◆ Your objective ◆
Retype the rows below exactly, starting at the line that contains "Is pixel 163" and continuing through the end of the rows, with both ends included.

◆ Records supplied ◆
################
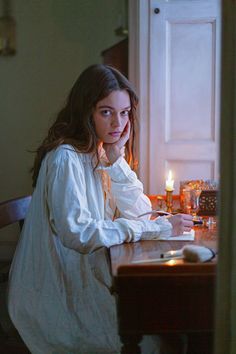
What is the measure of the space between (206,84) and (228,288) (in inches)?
92.4

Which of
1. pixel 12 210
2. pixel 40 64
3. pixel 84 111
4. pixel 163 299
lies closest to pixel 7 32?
pixel 40 64

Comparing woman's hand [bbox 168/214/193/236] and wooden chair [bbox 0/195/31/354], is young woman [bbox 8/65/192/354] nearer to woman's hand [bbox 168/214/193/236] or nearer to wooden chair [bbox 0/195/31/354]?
woman's hand [bbox 168/214/193/236]

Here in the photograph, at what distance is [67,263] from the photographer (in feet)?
5.72

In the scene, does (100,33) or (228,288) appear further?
(100,33)

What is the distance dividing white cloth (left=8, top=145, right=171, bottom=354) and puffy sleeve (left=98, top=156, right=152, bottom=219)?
13cm

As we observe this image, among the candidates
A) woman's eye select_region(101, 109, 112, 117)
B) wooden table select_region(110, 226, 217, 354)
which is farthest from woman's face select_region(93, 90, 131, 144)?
wooden table select_region(110, 226, 217, 354)

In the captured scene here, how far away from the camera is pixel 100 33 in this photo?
3.79 meters

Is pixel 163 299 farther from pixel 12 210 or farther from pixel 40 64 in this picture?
pixel 40 64

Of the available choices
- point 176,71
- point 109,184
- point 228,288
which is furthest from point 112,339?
point 176,71

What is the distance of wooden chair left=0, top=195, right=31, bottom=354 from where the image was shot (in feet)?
6.69

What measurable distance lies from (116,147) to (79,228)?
1.60 feet

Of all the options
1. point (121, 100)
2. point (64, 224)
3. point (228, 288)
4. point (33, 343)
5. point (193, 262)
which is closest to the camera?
point (228, 288)

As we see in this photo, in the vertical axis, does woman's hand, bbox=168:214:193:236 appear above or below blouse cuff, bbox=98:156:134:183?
below

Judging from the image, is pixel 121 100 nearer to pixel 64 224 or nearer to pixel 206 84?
pixel 64 224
################
◆ Full answer ◆
Is pixel 163 299 farther from pixel 12 210 or farther from pixel 40 64 in this picture?
pixel 40 64

Of the available choices
- point 176,71
- point 109,184
- point 228,288
which is furthest from point 112,339?
point 176,71

What is the distance of wooden chair left=0, top=195, right=31, bottom=354 from where the image was shot (in feet)?
6.69

What measurable distance lies from (116,147) to (79,228)?
1.60 feet

Of all the options
1. point (121, 100)
2. point (64, 224)
3. point (228, 288)
4. point (33, 343)
5. point (193, 262)
which is closest to the camera?
point (228, 288)

As we see in this photo, in the vertical axis, does woman's hand, bbox=168:214:193:236 appear above or below blouse cuff, bbox=98:156:134:183?
below

Judging from the image, is pixel 121 100 nearer to pixel 64 224 or nearer to pixel 206 84?
pixel 64 224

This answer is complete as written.